Comparative Transcriptomic Analysis Reveals the Regulatory Mechanism of Short Oligogalacturonides Induce Resistance against Pst DC3000 in Arabidopsis thaliana
摘要
Oligogalacturonides (OGs), recognized as damage-associated molecular patterns (DAMPs), play critical roles in plant disease resistance and growth regulation. This study aimed to elucidate the regulatory mechanism by which short OGs induce resistance against Pseudomonas syringae pv. tomato DC3000 (Pst DC3000) in Arabidopsis thaliana. Arabidopsis plants were pretreated with either individual OGs with degrees of polymerization 2 (DP2) and 7 (DP7), or a mixture of OGs (DP2-7) at 25 mg/L, prior to infection with Pst DC3000. Water-pretreated plants served as controls. All tested oligosaccharides and mixture enhanced resistance against Pst DC3000 infection, as evidenced by reduced phenotypic symptoms, suppressed bacterial growth, and decreased disease indices.

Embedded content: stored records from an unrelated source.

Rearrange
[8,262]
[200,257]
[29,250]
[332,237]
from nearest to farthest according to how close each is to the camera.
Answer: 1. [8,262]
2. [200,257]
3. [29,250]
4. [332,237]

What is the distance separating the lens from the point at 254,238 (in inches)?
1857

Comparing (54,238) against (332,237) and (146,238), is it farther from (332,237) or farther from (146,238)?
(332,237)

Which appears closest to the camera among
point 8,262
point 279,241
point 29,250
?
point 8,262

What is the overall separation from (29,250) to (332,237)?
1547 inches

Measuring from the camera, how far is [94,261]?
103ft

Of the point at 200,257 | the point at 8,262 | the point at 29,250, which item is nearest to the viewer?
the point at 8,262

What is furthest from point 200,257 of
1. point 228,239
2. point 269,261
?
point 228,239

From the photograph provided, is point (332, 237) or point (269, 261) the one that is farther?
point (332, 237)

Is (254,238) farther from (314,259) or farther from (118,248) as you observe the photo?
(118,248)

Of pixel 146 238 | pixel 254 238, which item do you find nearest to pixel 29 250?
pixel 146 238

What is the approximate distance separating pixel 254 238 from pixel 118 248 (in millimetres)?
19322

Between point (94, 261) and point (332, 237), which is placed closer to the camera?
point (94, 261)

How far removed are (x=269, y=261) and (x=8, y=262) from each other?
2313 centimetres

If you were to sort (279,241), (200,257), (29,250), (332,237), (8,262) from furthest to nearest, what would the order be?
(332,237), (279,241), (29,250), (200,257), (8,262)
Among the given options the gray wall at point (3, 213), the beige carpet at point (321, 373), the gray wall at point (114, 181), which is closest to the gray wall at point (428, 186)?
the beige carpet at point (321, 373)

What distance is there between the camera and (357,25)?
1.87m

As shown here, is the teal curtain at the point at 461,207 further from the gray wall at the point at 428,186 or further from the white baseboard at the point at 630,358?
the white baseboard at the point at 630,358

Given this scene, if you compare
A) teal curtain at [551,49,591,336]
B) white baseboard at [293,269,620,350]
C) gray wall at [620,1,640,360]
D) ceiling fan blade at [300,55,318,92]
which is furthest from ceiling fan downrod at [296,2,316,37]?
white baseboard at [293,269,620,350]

Analysis of salicylic acid (SA) and jasmonic acid (JA) levels, along with expression of associated genes, revealed that DP2 and DP7 conferred resistance by elevating hormone levels and upregulating defense-related genes in the Pst DC3000-Arabidopsis system. Notably, DP7 and OGs (DP2-7) mixture triggered a reactive oxygen species (ROS) burst, while DP2 did not. Transcriptomic profiling demonstrated that DP2, DP7, and OGs (DP2-7) activated defense pathways, including JA, SA, and H₂O₂ signaling, while modulating different key genes to bolster resistance. Gene Ontology analysis revealed that DP2 upregulated more genes in nucleus, while DP7 upregulated more genes in space outside the nucleus. Furthermore, these short-chain OGs (DP2-7) regulated growth-related genes, suggesting a dual role in stress adaptation and developmental balance in Arabidopsis-Pst DC3000. Our findings highlight that both DP2 and DP7 effectively prime early defense responses against pathogens in Arabidopsis.